Build questions: Can I get this with 3-4 interfaces?

pf123user

I want this machine but with three or four interfaces because I have dual WANs. I like the look and size of the machine. It's perfect for what I am looking for in every way except it only has two interfaces.

Can anyone suggest something similar with either three or four interfaces? I have a target budget of about $200 which falls in line with the device listed in the 2014 thread. It's a home/home office which is why I say that the look and size of the machine is ideal.

From the perfect pfsense box 2014 thread:
https://forum.pfsense.org/index.php?topic=75415.msg411602#msg411602

Shonky

Based on my recent experience, you won't in that form factor or CPU and definitely not for that price.

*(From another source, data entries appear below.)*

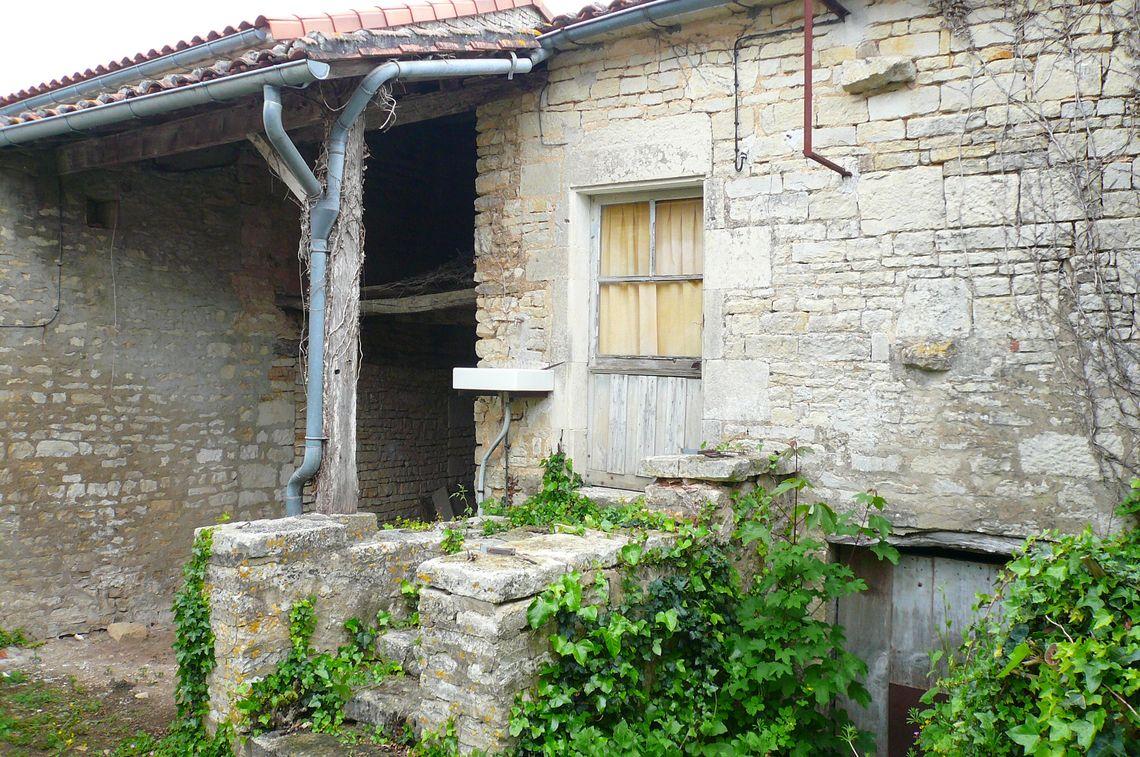 Maison de village en pierre avec jardin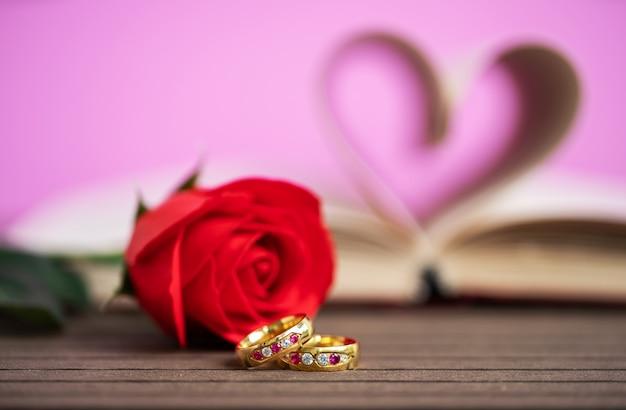 결혼 반지와 함께 책 곡선 심장 모양의 페이지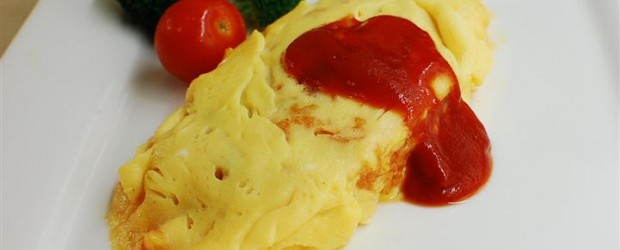 The Omu Rice (omlette rice) is another of Japan's favourite recipes. It takes only 15 minutes to make and costs less than $3 per person!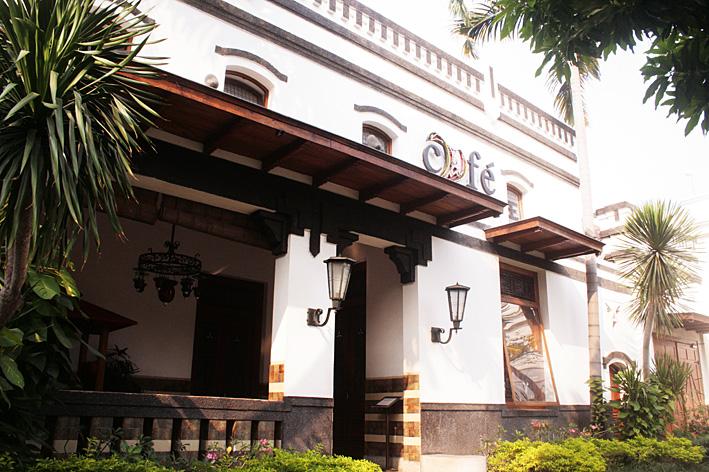 Surabaya: Kado Ulang Tahun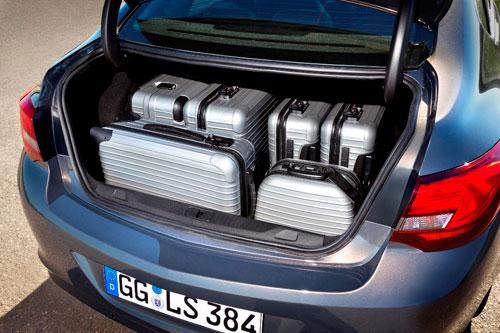 Opel Astra Sedán (maletero)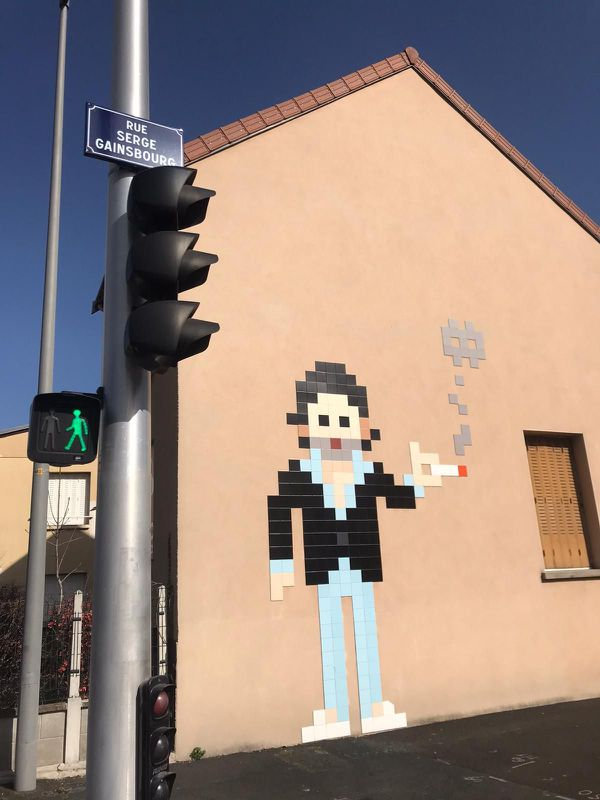 Une fresque de l'artiste Invader est à découvrir rue Serge Gainsbourg à Clermont-Ferrand.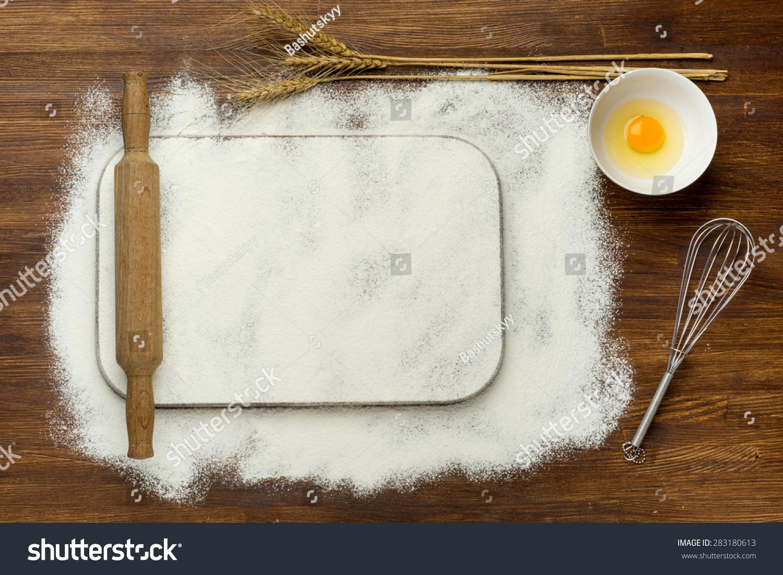农村的木头餐桌用空白的烹饪书和烹饪工具.背景免费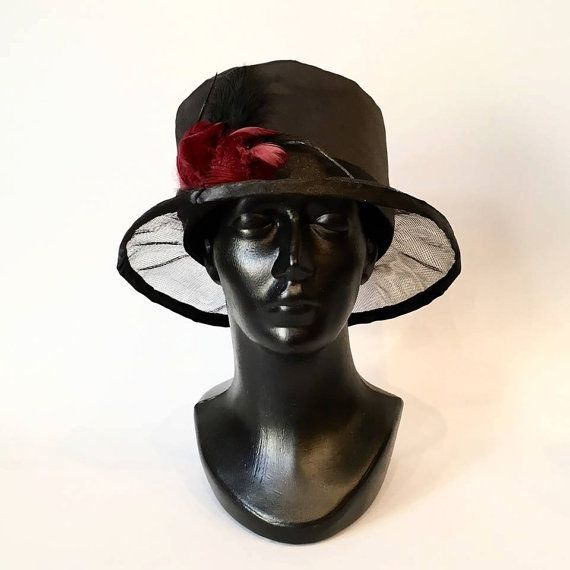 Hand-sewn black hat made of tulle georgette by DanuttaHandGallery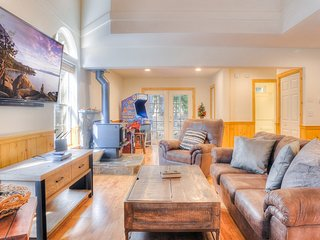 Open & Spacious Tahoe Donner home W/ HOA Access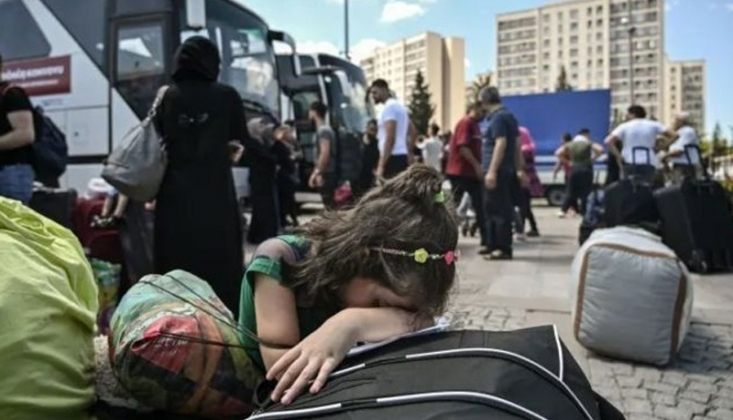 Uluslararası Af Örgütü: Türkiye Yüzlerce Mülteciyi Kandırdı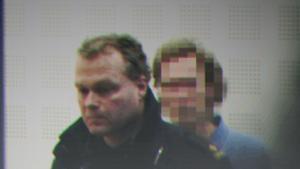 Många var de poliser som följde Gryningspyromanen hack i häl. Foto: SVT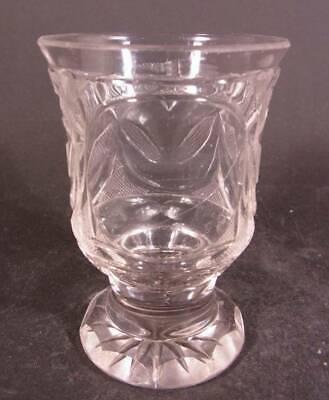 Biedermeier - Becherglas mit Schliffdekoration. Böhmen, um 1850. 4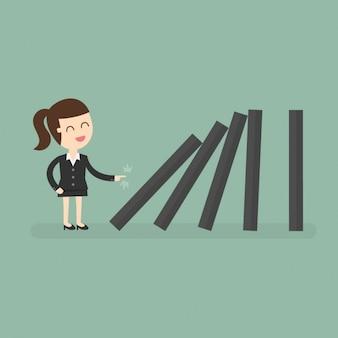 Mujer de negocios empujando las piezas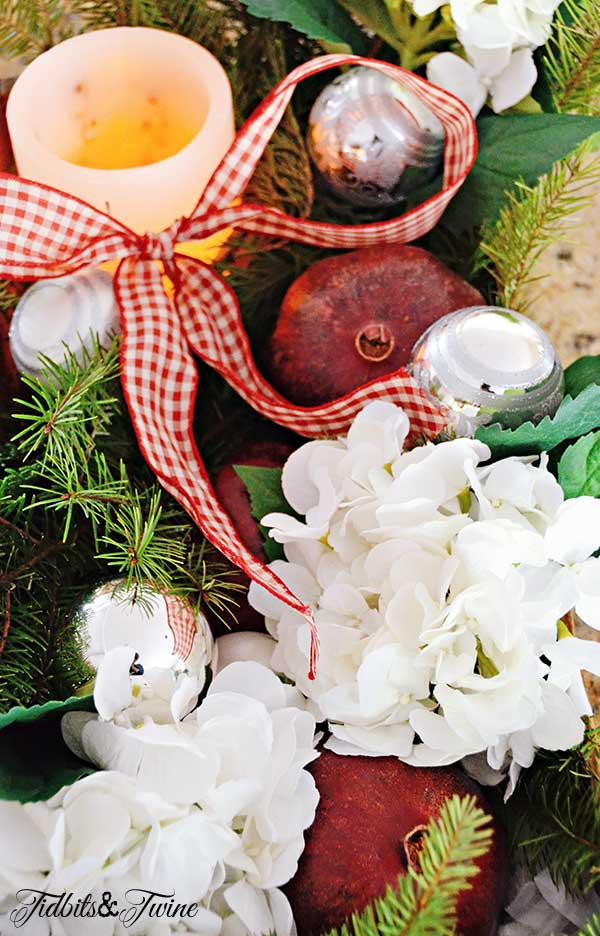Tidbits&Twine-Vintage-Christmas-Box-3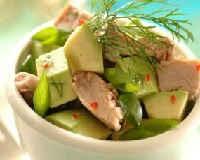 Салат с авокадо и консервированным тунцом - рецепт с огурцом, яйцом, помидорами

There are a bunch Atom D2550 type systems with 4-5 Realtek NICs (usually) but not a Celeron 1037U and not in the that form factor. e.g.
http://www.aliexpress.com/store/product/mini-pc-box-Barebone-MINI-ITX-Server-with-fan-Intel-Atom-D2550-1-86Ghz-CPU-4/800900_1845362534.html

But also with Intel NICs
http://www.aliexpress.com/store/product/firewall-server-with-atom-D2550-1-86G-4-intel-PCI-E-1000M-82583v-Lan-support-Panabit/800900_1795849569.html

With Intel but rack mount:
http://www.aliexpress.com/store/product/storage-server-1U-Network-Firewall-support-ROS-RouterOS-Mikrotik-PFSense-Panabit-Wayos-c1037u-6-Gigabit-LAN/800900_1796145507.html

6 port but rack mount.
http://www.aliexpress.com/item/Intel-Celeron-1037U-Industrial-1U-Rack-Server/32319754406.html?spm=2114.32010308.4.166.VOxIKb

$350 for a Netgate unit?
http://store.netgate.com/ADI/RCC-VE-2440.aspx

pf123user

The device I posted a photo of is about $150 shipped. It's barebones so add in the extras and it falls between $200-$250 all-in, maybe $300 max if I push it. I already own the RAM and wireless card so it would cost me about $200.

** In all fairness, that price is for a device with zero warranty, no support of any kind and zero promise of reliability or compatibility with pfSense or BSD. **

The Netgate box listed starts at $350 but with wifi and 30GB storage it comes to about $500 + shipping. At $500 I start to get into the range of the pfSense appliances meeting my requirements of 3+ interfaces with integrated wifi; which the SG-2440 comes to $643 + shipping.

Because both the Netgate and pfSense appliances have warranties, I'm assuming I can't open them up and put my own stuff inside without voiding the warranty. Therefore I have a spread of $300.

How stupid is it, or, is it worth the risk to save $300 and run the WANs through VLANs on one interface? I really don't like the idea of it but it does solve the problem… (Also considering I could purchase two appliances for less than the cost of the $500 Netgate appliance.)

Not trying to upset the pfSense team or store at all, I feel badly and would love to purchase only pfSense branded hardware however it simply is not in the budget at this time.

EricE

Is the integrated wifi really that important?  Usually the router is in a bad location for good wifi anyway.  If you handle the wifi separately there is a lot more flexibility in options for both.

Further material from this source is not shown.